(Dataset excerpt)
────────────────────

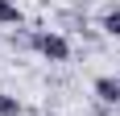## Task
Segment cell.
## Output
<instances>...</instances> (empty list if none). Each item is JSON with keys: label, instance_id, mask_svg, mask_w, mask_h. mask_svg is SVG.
<instances>
[{"label": "cell", "instance_id": "6da1fadb", "mask_svg": "<svg viewBox=\"0 0 120 116\" xmlns=\"http://www.w3.org/2000/svg\"><path fill=\"white\" fill-rule=\"evenodd\" d=\"M33 50L41 58H50V62H66V58H71V42L62 33H54V29H37L33 33Z\"/></svg>", "mask_w": 120, "mask_h": 116}, {"label": "cell", "instance_id": "7a4b0ae2", "mask_svg": "<svg viewBox=\"0 0 120 116\" xmlns=\"http://www.w3.org/2000/svg\"><path fill=\"white\" fill-rule=\"evenodd\" d=\"M91 91H95L99 104H120V79H116V75H99Z\"/></svg>", "mask_w": 120, "mask_h": 116}, {"label": "cell", "instance_id": "3957f363", "mask_svg": "<svg viewBox=\"0 0 120 116\" xmlns=\"http://www.w3.org/2000/svg\"><path fill=\"white\" fill-rule=\"evenodd\" d=\"M0 25H21V8L12 0H0Z\"/></svg>", "mask_w": 120, "mask_h": 116}, {"label": "cell", "instance_id": "277c9868", "mask_svg": "<svg viewBox=\"0 0 120 116\" xmlns=\"http://www.w3.org/2000/svg\"><path fill=\"white\" fill-rule=\"evenodd\" d=\"M0 116H21V100H17V95H4V91H0Z\"/></svg>", "mask_w": 120, "mask_h": 116}, {"label": "cell", "instance_id": "5b68a950", "mask_svg": "<svg viewBox=\"0 0 120 116\" xmlns=\"http://www.w3.org/2000/svg\"><path fill=\"white\" fill-rule=\"evenodd\" d=\"M104 29H108L112 37H120V8H112L108 17H104Z\"/></svg>", "mask_w": 120, "mask_h": 116}]
</instances>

────────────────────

__What to work on__. Copy the records above, swapping "Segment" for "Delineate" and keeping everything else the same. Leave the pictures out.

__Full solution__.
## Task
Delineate cell.
## Output
<instances>...</instances> (empty list if none). Each item is JSON with keys: label, instance_id, mask_svg, mask_w, mask_h. mask_svg is SVG.
<instances>
[{"label": "cell", "instance_id": "6da1fadb", "mask_svg": "<svg viewBox=\"0 0 120 116\" xmlns=\"http://www.w3.org/2000/svg\"><path fill=\"white\" fill-rule=\"evenodd\" d=\"M33 50L41 58H50V62H66V58H71V42L62 33H54V29H37L33 33Z\"/></svg>", "mask_w": 120, "mask_h": 116}, {"label": "cell", "instance_id": "7a4b0ae2", "mask_svg": "<svg viewBox=\"0 0 120 116\" xmlns=\"http://www.w3.org/2000/svg\"><path fill=\"white\" fill-rule=\"evenodd\" d=\"M91 91H95L99 104H120V79H116V75H99Z\"/></svg>", "mask_w": 120, "mask_h": 116}, {"label": "cell", "instance_id": "3957f363", "mask_svg": "<svg viewBox=\"0 0 120 116\" xmlns=\"http://www.w3.org/2000/svg\"><path fill=\"white\" fill-rule=\"evenodd\" d=\"M0 25H21V8L12 0H0Z\"/></svg>", "mask_w": 120, "mask_h": 116}, {"label": "cell", "instance_id": "277c9868", "mask_svg": "<svg viewBox=\"0 0 120 116\" xmlns=\"http://www.w3.org/2000/svg\"><path fill=\"white\" fill-rule=\"evenodd\" d=\"M0 116H21V100H17V95H4V91H0Z\"/></svg>", "mask_w": 120, "mask_h": 116}, {"label": "cell", "instance_id": "5b68a950", "mask_svg": "<svg viewBox=\"0 0 120 116\" xmlns=\"http://www.w3.org/2000/svg\"><path fill=\"white\" fill-rule=\"evenodd\" d=\"M104 29H108L112 37H120V8H112L108 17H104Z\"/></svg>", "mask_w": 120, "mask_h": 116}]
</instances>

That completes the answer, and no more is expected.